- GIVEN TASK
Please copy exactly the lines that begin with the one containing "At what depth" and end with the last line of the entries.

- TASK MATERIAL
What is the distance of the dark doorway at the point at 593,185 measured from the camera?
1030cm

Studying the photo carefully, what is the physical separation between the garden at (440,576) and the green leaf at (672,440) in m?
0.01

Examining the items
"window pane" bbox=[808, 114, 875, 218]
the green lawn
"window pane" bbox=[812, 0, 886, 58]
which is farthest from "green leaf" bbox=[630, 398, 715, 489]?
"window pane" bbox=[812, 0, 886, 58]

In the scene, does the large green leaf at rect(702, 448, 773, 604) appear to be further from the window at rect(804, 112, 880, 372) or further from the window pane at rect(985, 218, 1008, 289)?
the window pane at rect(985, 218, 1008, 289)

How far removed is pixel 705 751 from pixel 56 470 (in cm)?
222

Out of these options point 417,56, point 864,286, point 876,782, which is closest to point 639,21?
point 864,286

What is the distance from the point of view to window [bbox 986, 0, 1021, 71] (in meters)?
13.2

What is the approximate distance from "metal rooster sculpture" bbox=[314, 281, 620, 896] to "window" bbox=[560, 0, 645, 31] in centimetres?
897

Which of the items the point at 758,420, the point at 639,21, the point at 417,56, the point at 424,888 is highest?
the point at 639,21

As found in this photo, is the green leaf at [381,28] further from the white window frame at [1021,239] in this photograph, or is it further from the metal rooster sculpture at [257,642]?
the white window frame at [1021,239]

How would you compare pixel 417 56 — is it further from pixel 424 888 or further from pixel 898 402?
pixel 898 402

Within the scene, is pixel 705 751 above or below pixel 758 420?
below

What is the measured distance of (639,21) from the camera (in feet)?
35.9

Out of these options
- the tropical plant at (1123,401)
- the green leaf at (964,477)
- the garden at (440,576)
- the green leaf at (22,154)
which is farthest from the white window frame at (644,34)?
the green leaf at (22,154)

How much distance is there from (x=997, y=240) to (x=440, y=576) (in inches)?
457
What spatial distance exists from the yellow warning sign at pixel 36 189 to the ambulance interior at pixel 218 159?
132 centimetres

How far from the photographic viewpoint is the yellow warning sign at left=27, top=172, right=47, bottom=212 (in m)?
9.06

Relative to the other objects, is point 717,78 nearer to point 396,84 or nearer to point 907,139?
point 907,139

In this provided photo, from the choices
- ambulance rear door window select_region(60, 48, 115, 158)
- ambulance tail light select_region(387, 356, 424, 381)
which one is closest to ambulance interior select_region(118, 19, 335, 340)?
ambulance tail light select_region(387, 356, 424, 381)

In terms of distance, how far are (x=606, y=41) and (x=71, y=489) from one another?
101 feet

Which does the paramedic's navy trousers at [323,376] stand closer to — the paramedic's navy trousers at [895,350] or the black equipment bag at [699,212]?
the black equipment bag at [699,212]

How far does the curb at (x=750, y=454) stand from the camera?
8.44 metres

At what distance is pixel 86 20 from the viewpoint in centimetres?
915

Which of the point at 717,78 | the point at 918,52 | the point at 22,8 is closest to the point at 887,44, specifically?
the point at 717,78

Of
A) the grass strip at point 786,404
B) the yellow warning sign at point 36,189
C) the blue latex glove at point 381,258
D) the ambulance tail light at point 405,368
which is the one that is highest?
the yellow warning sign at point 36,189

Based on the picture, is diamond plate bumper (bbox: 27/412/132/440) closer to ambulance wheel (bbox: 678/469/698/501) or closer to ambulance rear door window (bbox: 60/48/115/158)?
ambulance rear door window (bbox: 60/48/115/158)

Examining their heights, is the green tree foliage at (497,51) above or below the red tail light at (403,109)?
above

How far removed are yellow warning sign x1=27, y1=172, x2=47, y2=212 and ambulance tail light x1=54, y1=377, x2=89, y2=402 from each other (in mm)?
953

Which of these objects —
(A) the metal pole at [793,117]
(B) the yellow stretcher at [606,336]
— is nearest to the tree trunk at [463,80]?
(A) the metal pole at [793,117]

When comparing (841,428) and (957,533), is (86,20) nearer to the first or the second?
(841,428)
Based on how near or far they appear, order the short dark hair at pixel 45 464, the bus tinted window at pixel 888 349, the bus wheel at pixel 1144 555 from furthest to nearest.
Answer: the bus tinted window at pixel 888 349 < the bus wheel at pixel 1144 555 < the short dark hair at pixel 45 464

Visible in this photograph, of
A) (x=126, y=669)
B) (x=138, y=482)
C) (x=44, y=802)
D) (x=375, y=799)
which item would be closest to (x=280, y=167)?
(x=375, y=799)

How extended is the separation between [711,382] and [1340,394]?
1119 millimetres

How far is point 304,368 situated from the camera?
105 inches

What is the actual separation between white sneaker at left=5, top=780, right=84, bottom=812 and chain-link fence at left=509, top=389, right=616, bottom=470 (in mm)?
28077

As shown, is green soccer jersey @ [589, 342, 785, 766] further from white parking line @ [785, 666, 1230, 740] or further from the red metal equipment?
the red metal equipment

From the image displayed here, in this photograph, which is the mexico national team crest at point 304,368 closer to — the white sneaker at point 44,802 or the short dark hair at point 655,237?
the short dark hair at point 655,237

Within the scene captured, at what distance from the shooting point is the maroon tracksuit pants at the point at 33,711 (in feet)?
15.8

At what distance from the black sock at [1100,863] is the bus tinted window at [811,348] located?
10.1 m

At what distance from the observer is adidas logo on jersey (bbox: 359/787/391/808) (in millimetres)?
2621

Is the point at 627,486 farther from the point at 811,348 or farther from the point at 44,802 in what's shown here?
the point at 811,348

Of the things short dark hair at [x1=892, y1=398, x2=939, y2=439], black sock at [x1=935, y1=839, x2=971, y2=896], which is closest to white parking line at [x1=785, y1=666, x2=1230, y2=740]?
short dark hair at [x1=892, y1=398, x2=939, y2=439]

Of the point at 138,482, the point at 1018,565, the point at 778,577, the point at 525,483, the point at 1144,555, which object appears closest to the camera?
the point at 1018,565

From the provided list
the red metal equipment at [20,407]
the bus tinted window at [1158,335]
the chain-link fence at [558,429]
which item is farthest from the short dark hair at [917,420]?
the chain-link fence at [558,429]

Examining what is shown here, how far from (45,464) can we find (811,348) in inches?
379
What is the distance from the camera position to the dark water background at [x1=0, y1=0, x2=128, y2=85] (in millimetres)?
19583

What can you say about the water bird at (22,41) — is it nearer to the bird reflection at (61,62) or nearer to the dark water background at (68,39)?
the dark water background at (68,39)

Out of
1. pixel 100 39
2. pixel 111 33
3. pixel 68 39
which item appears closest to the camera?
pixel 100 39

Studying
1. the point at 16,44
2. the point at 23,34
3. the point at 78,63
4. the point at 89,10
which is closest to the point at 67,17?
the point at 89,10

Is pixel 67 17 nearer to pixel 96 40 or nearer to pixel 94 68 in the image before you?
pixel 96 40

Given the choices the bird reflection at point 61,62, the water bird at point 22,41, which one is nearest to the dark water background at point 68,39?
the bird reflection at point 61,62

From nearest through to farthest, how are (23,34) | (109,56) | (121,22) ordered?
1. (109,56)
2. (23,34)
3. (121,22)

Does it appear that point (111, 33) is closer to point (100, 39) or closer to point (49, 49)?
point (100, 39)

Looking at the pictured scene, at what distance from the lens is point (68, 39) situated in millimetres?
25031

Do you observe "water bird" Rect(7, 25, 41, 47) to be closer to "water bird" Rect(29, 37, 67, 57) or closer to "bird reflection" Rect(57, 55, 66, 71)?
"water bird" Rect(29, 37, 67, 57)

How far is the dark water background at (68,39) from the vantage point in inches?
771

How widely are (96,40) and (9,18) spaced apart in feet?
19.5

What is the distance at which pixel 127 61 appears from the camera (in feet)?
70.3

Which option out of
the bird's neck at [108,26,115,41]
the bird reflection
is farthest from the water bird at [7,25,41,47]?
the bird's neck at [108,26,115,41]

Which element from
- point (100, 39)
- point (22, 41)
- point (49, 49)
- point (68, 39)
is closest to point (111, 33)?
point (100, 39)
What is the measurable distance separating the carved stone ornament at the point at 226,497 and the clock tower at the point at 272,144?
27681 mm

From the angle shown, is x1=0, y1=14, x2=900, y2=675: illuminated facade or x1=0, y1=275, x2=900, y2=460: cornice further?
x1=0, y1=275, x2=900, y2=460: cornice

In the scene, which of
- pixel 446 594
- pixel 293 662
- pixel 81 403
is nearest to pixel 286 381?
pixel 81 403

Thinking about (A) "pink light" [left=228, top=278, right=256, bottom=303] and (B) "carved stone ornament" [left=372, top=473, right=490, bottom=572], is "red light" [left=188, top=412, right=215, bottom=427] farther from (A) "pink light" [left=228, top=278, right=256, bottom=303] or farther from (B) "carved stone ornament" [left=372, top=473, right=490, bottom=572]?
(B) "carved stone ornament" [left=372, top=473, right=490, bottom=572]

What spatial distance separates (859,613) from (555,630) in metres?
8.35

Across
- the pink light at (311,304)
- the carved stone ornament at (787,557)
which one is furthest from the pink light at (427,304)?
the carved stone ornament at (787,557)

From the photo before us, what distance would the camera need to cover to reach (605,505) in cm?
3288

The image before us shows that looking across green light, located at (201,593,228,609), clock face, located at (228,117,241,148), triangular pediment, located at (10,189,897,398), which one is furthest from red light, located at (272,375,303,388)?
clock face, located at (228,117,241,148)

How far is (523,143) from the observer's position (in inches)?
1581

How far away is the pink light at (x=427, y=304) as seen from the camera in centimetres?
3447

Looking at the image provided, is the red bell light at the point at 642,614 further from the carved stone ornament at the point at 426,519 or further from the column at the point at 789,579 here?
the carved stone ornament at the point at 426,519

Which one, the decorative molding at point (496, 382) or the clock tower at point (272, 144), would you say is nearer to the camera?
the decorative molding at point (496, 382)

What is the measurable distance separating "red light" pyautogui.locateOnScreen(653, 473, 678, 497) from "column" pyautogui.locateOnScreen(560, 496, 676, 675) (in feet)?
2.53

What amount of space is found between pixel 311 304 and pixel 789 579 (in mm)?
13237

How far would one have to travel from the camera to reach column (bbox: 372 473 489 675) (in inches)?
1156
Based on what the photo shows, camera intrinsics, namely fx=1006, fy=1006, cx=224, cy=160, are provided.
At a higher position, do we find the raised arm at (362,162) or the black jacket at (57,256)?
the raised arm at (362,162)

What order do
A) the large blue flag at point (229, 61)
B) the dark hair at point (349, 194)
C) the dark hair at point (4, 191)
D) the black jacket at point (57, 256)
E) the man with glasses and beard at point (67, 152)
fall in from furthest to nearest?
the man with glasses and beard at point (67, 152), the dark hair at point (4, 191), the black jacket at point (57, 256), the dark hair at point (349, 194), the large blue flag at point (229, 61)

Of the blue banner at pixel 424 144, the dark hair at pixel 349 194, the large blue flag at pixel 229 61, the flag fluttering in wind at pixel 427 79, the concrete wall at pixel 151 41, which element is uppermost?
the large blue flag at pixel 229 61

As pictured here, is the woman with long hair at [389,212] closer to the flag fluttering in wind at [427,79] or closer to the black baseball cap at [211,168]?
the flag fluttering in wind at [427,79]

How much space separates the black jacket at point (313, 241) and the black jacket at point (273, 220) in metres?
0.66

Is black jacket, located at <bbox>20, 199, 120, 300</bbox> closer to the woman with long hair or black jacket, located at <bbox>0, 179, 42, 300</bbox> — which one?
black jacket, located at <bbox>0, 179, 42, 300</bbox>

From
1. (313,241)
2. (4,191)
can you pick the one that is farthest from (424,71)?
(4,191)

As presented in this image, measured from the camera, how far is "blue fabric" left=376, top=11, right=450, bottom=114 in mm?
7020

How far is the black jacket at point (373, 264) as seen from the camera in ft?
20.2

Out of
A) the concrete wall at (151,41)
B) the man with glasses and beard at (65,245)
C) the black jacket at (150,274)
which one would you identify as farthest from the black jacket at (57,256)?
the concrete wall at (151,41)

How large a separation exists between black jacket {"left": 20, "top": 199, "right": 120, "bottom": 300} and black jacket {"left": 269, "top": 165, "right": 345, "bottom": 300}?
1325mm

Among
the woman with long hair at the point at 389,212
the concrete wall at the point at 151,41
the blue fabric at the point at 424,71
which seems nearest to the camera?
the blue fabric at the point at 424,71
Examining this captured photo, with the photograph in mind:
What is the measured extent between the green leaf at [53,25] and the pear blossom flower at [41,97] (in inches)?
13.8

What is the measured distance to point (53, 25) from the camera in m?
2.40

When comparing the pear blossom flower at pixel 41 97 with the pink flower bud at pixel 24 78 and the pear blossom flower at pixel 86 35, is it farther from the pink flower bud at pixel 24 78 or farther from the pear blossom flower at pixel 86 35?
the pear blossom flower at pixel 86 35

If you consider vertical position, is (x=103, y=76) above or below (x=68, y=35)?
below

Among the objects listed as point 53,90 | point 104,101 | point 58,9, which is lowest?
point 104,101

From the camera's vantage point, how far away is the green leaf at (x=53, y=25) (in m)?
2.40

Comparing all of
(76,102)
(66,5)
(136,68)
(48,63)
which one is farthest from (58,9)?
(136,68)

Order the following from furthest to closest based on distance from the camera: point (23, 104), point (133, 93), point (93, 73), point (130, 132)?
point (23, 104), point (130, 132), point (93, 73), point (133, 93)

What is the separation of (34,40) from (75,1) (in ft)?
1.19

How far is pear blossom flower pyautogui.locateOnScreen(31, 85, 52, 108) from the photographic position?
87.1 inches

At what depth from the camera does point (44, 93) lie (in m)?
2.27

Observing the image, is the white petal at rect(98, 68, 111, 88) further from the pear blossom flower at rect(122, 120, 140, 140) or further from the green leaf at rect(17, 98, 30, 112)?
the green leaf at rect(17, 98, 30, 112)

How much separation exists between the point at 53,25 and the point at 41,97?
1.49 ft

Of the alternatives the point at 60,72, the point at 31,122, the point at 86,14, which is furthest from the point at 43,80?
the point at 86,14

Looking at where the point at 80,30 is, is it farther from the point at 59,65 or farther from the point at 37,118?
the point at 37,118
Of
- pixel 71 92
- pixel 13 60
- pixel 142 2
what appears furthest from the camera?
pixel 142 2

- SOLUTION TO THE PROBLEM
At what depth from the camera does point (44, 93) lie (in m)?
2.27

Observing the image, is the white petal at rect(98, 68, 111, 88) further from the pear blossom flower at rect(122, 120, 140, 140) or further from the green leaf at rect(17, 98, 30, 112)?
the green leaf at rect(17, 98, 30, 112)

How much separation exists between the point at 53,25 and the point at 41,97?
1.49 ft

Of the alternatives the point at 60,72, the point at 31,122, the point at 86,14, which is furthest from the point at 43,80?
the point at 86,14

Looking at where the point at 80,30 is, is it farther from the point at 59,65 or farther from the point at 37,118?
the point at 37,118
Of
- pixel 71 92
- pixel 13 60
- pixel 142 2
what appears furthest from the camera?
pixel 142 2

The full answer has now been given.